Their marriage was a notoriously stormy affair, fuelled by alcohol and infidelity. Thomas once famously described their relationship as "raw, red bleeding meat". Despite their fiery marriage, she jealously protected both Dylan and his reputation, and tried to protect him from others and himself. Although Thomas was known for her belligerent personality, some writers have shown sympathy for a woman who was at the receiving end of Dylan's sometimes foul-mouthed abuse and pouting silences. Thomas became more and more resentful of her role as a stay-at-home mother, compounded by the run-down nature of their home, the Boat House, which had neither electricity nor running water.

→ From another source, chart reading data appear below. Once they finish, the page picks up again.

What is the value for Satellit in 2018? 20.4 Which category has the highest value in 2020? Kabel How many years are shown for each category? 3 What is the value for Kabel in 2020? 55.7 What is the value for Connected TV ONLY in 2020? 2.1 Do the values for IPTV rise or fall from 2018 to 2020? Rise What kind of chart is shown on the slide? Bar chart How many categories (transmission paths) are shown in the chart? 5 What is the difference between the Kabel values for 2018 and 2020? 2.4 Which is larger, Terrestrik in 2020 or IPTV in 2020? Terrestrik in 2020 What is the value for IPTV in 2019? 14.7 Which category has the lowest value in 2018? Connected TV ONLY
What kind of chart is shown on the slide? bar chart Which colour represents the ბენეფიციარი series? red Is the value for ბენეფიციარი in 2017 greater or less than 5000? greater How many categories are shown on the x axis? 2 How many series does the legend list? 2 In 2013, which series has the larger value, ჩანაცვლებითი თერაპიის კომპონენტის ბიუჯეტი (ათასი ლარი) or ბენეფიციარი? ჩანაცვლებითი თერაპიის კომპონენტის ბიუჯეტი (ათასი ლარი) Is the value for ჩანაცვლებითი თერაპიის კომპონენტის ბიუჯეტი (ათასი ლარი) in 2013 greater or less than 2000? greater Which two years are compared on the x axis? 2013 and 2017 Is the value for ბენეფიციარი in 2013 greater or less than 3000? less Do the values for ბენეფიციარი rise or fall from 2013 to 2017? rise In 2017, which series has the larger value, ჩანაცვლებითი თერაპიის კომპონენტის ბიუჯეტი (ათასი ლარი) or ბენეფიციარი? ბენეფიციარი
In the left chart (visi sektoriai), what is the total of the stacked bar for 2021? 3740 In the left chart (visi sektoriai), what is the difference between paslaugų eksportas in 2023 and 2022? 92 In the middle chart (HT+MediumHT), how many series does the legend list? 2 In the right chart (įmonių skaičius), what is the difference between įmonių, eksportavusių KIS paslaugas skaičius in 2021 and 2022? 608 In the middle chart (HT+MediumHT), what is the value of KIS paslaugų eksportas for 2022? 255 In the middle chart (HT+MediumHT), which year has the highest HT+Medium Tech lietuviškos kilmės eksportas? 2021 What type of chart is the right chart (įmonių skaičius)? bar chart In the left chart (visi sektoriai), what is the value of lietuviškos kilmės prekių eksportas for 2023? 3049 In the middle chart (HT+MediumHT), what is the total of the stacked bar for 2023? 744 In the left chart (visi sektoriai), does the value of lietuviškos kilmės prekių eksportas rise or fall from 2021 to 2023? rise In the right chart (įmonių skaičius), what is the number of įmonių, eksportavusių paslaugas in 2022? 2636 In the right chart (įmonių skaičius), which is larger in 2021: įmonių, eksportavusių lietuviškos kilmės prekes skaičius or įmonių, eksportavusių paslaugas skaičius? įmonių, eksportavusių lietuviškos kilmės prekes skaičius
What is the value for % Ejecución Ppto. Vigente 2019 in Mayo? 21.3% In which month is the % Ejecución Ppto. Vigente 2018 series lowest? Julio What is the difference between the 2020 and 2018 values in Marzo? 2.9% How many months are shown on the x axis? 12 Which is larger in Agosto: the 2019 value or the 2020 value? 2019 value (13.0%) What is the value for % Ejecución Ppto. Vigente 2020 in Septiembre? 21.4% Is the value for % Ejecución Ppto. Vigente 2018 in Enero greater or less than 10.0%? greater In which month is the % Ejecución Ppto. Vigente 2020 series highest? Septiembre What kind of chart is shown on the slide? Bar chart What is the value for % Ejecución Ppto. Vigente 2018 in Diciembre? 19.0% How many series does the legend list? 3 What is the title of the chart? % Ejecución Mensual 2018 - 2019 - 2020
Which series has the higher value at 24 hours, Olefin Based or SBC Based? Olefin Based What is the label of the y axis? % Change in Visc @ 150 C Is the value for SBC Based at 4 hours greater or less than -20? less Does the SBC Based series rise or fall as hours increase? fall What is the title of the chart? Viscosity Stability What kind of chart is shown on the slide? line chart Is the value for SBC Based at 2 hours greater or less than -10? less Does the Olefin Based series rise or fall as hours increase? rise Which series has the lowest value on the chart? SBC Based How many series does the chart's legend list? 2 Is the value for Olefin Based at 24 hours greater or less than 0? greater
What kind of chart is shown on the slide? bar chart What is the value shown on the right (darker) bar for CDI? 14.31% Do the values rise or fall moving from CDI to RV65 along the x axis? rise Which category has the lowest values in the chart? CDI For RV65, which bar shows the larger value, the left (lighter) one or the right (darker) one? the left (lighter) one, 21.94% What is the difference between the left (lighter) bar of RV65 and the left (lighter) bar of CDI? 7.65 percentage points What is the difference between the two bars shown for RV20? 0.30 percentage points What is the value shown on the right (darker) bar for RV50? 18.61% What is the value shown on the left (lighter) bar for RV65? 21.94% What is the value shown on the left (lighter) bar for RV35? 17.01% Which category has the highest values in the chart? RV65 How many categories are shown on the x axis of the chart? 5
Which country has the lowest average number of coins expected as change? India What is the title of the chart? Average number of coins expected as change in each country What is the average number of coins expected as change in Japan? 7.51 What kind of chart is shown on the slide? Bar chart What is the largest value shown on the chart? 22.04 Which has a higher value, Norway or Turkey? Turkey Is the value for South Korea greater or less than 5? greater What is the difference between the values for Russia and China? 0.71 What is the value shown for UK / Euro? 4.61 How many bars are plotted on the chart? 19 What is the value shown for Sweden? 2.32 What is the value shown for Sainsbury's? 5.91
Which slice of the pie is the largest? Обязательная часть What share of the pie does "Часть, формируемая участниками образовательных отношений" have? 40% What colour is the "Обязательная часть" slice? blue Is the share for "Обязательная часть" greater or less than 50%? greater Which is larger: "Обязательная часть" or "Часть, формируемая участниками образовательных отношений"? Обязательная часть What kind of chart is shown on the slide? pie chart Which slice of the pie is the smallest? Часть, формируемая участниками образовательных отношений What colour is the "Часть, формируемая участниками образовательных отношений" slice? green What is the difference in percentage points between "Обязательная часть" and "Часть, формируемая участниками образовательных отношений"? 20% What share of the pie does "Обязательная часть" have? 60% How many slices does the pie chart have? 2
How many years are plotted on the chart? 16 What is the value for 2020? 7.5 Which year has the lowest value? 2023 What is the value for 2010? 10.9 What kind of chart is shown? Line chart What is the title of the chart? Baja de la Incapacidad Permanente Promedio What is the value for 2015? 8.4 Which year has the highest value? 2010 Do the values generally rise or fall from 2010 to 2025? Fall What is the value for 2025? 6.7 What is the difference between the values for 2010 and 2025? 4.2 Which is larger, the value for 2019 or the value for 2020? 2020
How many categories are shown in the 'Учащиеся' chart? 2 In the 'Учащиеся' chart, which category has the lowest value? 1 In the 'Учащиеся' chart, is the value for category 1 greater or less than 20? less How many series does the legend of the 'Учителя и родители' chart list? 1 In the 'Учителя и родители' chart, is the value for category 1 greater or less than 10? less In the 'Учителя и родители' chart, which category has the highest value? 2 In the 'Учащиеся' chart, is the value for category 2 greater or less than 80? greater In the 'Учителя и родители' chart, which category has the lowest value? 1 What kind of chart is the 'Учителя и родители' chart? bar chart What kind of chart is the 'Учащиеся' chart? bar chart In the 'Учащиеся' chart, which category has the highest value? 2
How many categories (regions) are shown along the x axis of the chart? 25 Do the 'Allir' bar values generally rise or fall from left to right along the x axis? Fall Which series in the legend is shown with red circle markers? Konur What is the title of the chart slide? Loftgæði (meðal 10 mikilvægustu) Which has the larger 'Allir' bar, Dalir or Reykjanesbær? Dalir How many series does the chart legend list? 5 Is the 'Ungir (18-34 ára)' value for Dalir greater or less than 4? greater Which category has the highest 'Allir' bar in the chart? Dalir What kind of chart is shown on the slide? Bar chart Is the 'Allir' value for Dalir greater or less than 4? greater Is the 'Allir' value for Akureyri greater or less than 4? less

The relationship between the couple deteriorated further when in 1950, Dylan undertook the first of his tours of America. The trips were arranged as a lucrative venture to gain capital to fund Dylan's poetry writing while back in Britain, though by the time of his return, the money he had accumulated did little more than repay outstanding debts. Furthermore, Thomas had become more and more frustrated at being left behind, dealing with the children and the bills, while her husband spent his time carousing in another country.

In 1953, Dylan travelled to New York without her, undertaking recitals of his poetry to American audiences. On 5 November Dylan collapsed with breathing difficulties and was admitted to hospital. Caitlin travelled to America to be with her husband, though her reaction on arriving at his death bed was aggressive, reportedly shouting "Is the bloody man dead yet?". In her autobiography, Caitlin: Life with Dylan Thomas, she states that she had no recollection of using the words, but she was, by her own words, "stinkin drunk" by the time she arrived. Other reports state that when Caitlin found another woman tending to her comatose husband, she flew into a fit of rage, biting an attendant and fighting with bystanders until she was subdued.

In 1957 Caitlin published a frank account of her later life and reflections on her life with Dylan, titled Leftover Life to Kill, though she refused to collaborate with most of her husband's biographers in later years. In a memoir published in 1982, she described her relationship with Dylan as "Predominantly a drink story because without the first-aid of drink it could never have got onto its rocking feet." Although their relationship was tempestuous, writings in a personal journal uncovered over fifty years after Dylan's death showed Thomas' passion and love for her husband.